### Excerpt
☆ ☆ ☆
The Approach

Most hotel content looks like hotel content. Clean, composed, forgettable. It performs the idea of luxury without ever making you feel it.

I work differently.

My background is in film and television — as a gaffer, camera operator, and photojournalist. That means before I ever pick up a camera in your property, I’m thinking about light, narrative, and atmosphere the way a cinematographer does. Not what looks good in a frame, but what makes someone stop, feel something, and want to be there.

Content that earns attention

The most effective hospitality content today isn’t the most polished — it’s the most specific. A chef’s hands at dawn. The particular quality of light through your dining room at noon. The detail on a door handle that tells you everything about how this place was built. These are the moments that stop a scroll, build desire, and drive a direct booking. Generic beauty doesn’t do that. Honest, cinematic specificity does.

Built for every platform your guest is already on

I produce content designed to work across Instagram, TikTok, YouTube Shorts, and beyond — not as an afterthought, but as part of how each shoot is planned. Short-form video is now one of the most direct paths from discovery to booking. Captions, spoken content, and descriptions are written to be found — by people searching, and by the algorithms that surface content to them.

Storytelling, not advertising

Every property has something no competitor can replicate — a founding story, a philosophy, a relationship with its landscape or community. My job is to find that thread and build content around it. Not a campaign. A point of view. Something a guest recognises before they’ve even made a reservation, and remembers long after they’ve checked out.

The human detail is the product

In a world of increasingly automated content, the properties that win are the ones that feel unmistakably real. The sommelier who has worked here for twenty years. The supplier whose farm is three kilometres away. The handwritten welcome note that never changed. These aren’t small details — they are the story. And they are exactly what a cinematographer’s eye is trained to find.
☆ ☆ ☆
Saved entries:
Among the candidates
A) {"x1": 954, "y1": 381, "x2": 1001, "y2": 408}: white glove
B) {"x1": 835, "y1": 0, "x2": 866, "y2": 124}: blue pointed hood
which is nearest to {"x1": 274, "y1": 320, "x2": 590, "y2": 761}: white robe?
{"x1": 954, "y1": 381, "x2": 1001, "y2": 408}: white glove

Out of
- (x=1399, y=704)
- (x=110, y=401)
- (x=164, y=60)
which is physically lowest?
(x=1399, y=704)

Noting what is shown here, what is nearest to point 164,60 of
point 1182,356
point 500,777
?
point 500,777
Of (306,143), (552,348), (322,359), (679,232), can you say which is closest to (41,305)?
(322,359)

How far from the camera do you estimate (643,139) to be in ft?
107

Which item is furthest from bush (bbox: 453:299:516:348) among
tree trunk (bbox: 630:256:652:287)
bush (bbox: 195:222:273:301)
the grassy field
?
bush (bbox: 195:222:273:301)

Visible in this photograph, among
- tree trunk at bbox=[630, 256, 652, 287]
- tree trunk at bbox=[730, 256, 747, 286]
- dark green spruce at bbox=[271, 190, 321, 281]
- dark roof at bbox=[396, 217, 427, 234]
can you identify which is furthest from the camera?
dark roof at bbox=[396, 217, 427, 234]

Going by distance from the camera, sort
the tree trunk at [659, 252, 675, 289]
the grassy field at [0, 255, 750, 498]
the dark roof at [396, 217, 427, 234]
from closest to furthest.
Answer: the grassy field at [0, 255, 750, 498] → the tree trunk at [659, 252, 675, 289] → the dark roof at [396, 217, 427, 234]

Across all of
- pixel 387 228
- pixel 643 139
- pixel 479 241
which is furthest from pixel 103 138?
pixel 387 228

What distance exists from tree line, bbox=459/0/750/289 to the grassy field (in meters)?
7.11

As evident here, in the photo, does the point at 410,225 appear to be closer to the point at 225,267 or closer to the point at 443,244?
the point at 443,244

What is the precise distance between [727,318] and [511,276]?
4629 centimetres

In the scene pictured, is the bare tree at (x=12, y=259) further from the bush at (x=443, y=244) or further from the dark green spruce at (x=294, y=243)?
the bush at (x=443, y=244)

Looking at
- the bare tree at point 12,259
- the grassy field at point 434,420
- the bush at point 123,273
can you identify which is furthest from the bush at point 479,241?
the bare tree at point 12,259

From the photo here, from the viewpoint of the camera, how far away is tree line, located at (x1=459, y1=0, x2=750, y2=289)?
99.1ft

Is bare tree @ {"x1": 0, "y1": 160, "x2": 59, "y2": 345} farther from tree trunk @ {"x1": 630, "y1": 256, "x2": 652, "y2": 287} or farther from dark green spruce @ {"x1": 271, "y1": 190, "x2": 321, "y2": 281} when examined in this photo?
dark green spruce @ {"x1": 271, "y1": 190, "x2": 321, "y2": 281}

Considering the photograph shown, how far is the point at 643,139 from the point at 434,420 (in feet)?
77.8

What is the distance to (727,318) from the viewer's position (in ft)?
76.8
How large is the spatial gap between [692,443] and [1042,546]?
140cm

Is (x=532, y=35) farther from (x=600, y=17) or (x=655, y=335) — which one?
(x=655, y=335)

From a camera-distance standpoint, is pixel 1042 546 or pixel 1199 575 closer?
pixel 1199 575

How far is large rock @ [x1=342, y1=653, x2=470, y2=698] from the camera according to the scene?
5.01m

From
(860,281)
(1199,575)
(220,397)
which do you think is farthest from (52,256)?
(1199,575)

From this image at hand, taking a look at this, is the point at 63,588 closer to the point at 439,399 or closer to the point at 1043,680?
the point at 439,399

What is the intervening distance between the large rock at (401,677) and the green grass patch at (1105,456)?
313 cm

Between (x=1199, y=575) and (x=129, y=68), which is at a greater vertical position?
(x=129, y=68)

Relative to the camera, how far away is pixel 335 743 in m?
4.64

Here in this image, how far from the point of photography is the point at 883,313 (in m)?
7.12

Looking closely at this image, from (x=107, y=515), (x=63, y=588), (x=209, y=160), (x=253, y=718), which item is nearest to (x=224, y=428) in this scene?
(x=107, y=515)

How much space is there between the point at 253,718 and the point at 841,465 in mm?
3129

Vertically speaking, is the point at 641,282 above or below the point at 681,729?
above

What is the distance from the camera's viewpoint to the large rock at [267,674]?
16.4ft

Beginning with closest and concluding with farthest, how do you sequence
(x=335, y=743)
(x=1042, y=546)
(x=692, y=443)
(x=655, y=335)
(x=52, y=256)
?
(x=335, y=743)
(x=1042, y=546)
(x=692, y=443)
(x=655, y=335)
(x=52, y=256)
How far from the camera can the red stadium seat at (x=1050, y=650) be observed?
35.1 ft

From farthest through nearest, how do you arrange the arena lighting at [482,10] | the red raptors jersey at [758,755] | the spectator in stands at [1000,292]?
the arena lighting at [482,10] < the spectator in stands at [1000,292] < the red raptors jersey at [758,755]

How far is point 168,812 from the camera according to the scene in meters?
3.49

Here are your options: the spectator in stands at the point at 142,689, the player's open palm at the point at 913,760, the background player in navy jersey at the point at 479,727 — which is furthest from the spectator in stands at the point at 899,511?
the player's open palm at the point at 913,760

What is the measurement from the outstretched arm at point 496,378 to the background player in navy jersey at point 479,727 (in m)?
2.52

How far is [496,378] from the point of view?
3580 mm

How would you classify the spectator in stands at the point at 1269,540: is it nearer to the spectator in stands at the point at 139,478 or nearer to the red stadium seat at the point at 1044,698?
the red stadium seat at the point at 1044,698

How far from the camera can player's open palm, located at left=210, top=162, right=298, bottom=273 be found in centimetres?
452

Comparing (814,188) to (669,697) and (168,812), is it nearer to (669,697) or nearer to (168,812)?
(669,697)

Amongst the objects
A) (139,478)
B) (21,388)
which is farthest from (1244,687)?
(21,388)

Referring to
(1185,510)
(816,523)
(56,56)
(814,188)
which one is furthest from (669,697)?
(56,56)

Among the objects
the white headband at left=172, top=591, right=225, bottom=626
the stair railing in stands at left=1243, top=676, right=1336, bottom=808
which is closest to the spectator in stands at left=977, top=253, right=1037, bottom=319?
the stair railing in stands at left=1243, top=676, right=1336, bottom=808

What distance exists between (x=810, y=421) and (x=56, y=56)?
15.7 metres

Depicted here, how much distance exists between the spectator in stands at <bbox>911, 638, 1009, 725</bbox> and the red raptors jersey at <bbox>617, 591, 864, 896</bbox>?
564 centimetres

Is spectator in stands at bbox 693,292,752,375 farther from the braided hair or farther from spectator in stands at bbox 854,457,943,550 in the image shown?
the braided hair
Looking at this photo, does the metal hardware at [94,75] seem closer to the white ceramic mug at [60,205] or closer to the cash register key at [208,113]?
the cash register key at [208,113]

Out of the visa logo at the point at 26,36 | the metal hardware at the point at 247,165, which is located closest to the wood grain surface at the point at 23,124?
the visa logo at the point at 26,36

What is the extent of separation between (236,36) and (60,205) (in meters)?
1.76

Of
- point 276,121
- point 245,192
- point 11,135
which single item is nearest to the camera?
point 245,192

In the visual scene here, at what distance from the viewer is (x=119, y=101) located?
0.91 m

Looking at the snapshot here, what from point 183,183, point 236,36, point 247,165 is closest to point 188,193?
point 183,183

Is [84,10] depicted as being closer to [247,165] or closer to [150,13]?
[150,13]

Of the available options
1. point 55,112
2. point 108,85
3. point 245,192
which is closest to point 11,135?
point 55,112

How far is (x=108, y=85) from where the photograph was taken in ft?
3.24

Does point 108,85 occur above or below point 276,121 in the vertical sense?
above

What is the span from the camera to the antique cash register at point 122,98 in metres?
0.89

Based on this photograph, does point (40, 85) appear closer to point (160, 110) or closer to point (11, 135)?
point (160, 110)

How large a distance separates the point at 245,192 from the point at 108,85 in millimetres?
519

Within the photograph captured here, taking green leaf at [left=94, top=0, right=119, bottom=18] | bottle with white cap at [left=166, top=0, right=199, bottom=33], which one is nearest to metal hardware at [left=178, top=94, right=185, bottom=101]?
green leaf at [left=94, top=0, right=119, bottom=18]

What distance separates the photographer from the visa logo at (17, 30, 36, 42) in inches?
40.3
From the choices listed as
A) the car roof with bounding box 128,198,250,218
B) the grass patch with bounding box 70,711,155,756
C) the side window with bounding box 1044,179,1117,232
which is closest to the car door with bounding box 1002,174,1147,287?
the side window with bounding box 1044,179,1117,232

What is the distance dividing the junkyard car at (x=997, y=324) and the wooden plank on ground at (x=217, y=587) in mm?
☆ ☆ ☆
### What is needed
In the piece on the approach, rewrite everything from "Every property has" down to "trained to find.", swapping "sommelier" for "head bartender".

### Response below
Every property has something no competitor can replicate — a founding story, a philosophy, a relationship with its landscape or community. My job is to find that thread and build content around it. Not a campaign. A point of view. Something a guest recognises before they’ve even made a reservation, and remembers long after they’ve checked out.

The human detail is the product

In a world of increasingly automated content, the properties that win are the ones that feel unmistakably real. The head bartender who has worked here for twenty years. The supplier whose farm is three kilometres away. The handwritten welcome note that never changed. These aren’t small details — they are the story. And they are exactly what a cinematographer’s eye is trained to find.